The Clippers took a minimalist approach with their presentation. Olshey couldn’t brandish any championship rings, and he wasn’t flanked by a hip-hop icon. There were no PowerPoints diagraming how becoming a Clipper would make James a billionaire, or rosy testimonials about the franchise’s storied history.
The early days
Olshey grew up in Flushing, Queens (N.Y.), where he had aspirations to play basketball at Xavier High School in Manhattan, but the cruel realities of verticality dictated otherwise.
“The freshman coach did exactly what I would’ve, but at that point broke my heart,” Olshey said. “I was 5-feet-something, and there was a kid 6-foot-5. One of them was going to make the team, and the other one wasn’t. And they went with the 6-foot-5 guy.”
There is no shortage of outlets for a New York kid who needs to feed his obsession for basketball. Olshey played Catholic Youth Organization (CYO) ball, high school summer league, AAU and on any city court where he could find a game.

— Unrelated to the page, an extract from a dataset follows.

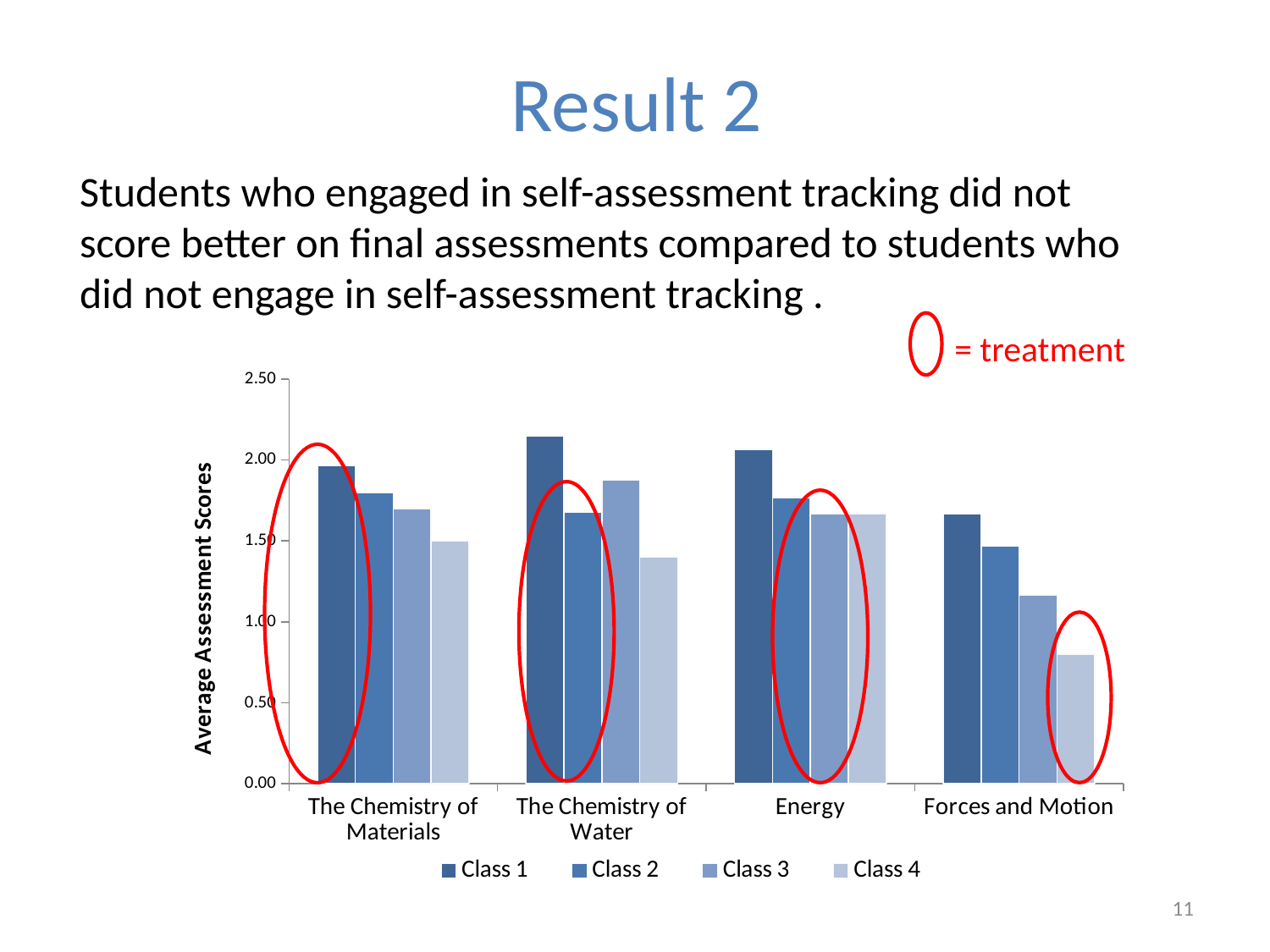
In The Chemistry of Water, which is larger: the value for Class 2 or Class 3? Class 3 Is the value for Class 1 in The Chemistry of Water greater or less than 2.00? greater What is the title of the vertical axis? Average Assessment Scores Which class has the lowest bar in The Chemistry of Water? Class 4 What kind of chart is shown on the slide? bar chart Which class has the highest bar in Forces and Motion? Class 1 In Forces and Motion, do the bars rise or fall from Class 1 to Class 4? fall Is the value for Class 4 in The Chemistry of Water greater or less than 1.50? less How many categories are shown on the x axis? 4 Which series does the lightest-coloured bar represent? Class 4 Is the value for Class 4 in Forces and Motion greater or less than 1.00? less How many series does the legend list? 4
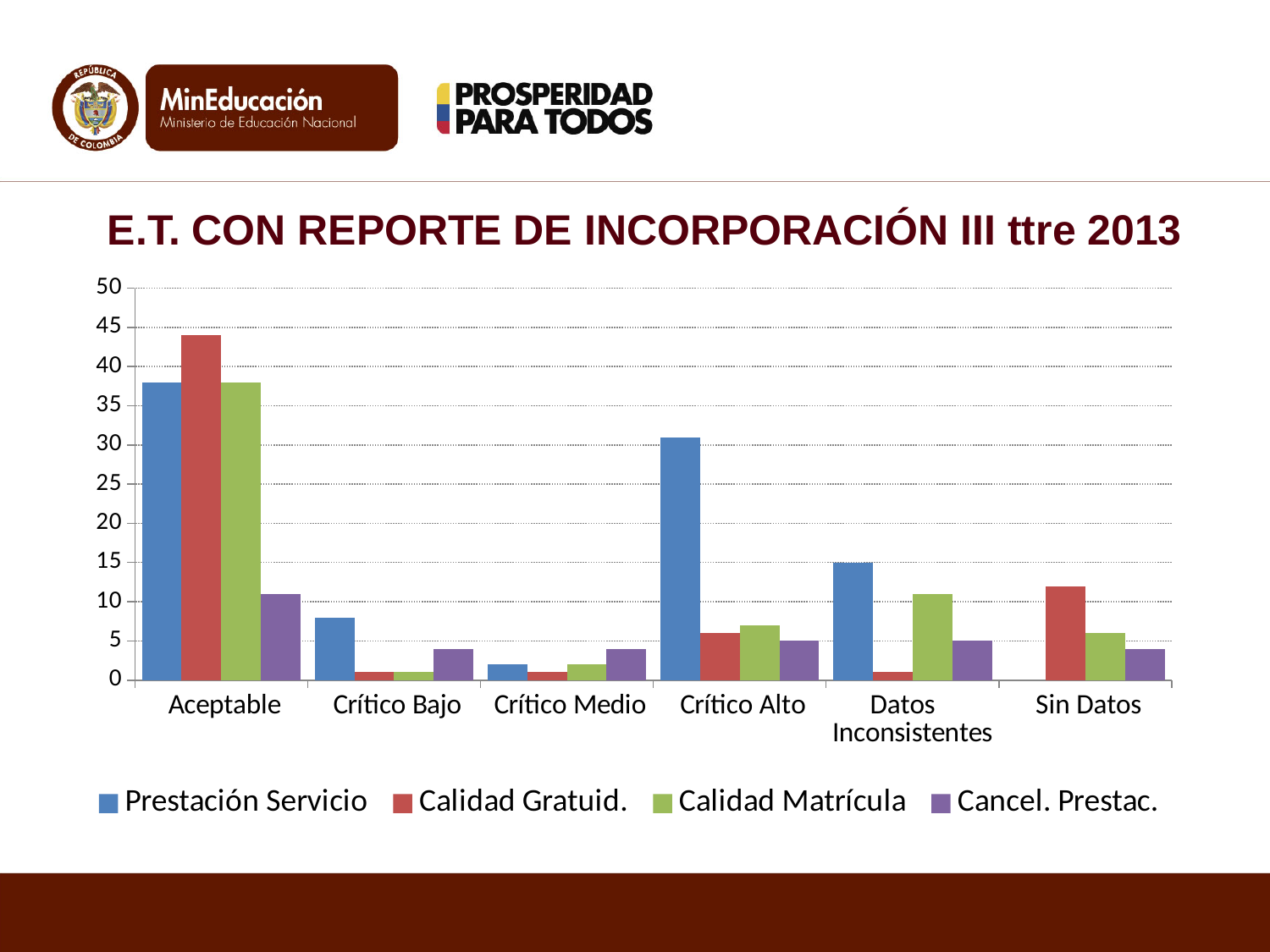
Which series has the lowest value in the Datos Inconsistentes category? Calidad Gratuid. Is the value for Calidad Gratuid. in the Aceptable category greater or less than 40? greater Which series has the highest value in the Aceptable category? Calidad Gratuid. Which is larger for Prestación Servicio: Crítico Alto or Datos Inconsistentes? Crítico Alto Is the value for Prestación Servicio in the Crítico Alto category greater or less than 25? greater Is the value for Calidad Gratuid. in the Sin Datos category greater or less than 15? less How many categories are shown along the x axis? 6 How many series does the legend list? 4 Which category has the highest value for Prestación Servicio? Aceptable What kind of chart is shown on the slide? Bar chart What is the title of the chart? E.T. CON REPORTE DE INCORPORACIÓN III ttre 2013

In 1983, he went to Le Moyne College in Syracuse, N.Y. Olshey was tapped for the lacrosse team, but played intramural basketball and pickup games in the gym whenever he could. When Le Moyne coach John Beilein, now the head coach at Michigan, was a few bodies short for a 5-on-5, he’d grab Olshey and throw him into a 2-3 zone.
After graduating, Olshey spent a couple of years working in advertising in upstate New York before landing back into the city. He had friends in the acting world who encouraged him to have headshots developed and to take a meeting or two with talent agencies. He enrolled at the prestigious Neighborhood Playhouse School of the Theatre, which had produced Robert Duvall and Diane Keaton, among other high-profile actors. The feedback was good, and Olshey had a few cups of coffee in the New York acting scene, including some small TV roles.

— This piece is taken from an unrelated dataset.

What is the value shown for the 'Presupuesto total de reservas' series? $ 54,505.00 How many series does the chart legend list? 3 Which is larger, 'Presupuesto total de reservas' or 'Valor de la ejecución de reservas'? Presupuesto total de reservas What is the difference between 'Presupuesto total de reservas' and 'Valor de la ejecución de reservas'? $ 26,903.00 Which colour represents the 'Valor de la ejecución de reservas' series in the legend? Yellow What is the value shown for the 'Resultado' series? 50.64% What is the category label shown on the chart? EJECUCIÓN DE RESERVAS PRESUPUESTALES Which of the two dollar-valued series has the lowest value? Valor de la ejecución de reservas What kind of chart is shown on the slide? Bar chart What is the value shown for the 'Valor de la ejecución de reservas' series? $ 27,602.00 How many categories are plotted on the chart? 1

While other young actors spent their Friday nights clubbing, Olshey would check out the big Catholic League high school games — New York City’s equivalent of high school football in Texas. If Christ the King were playing Archbishop Malloy, it’s a safe bet Olshey was in the stands watching Kenny Anderson light up the court.
In the spring of 1993, Olshey moved to Los Angeles, where he had some initial success acting in national commercials for brands like Honda and Coca-Cola. Commercial shoots aren’t the most artistically fulfilling roles, but they pay well and afford working actors the luxury of free time. This was fortunate, because Olshey was suffering from an acute case of basketball withdrawal.
While five other teams had their sights set on landing James, Olshey was engaged in a far broader mission, one that mirrored his improbable journey to that office tower on the banks of Lake Erie.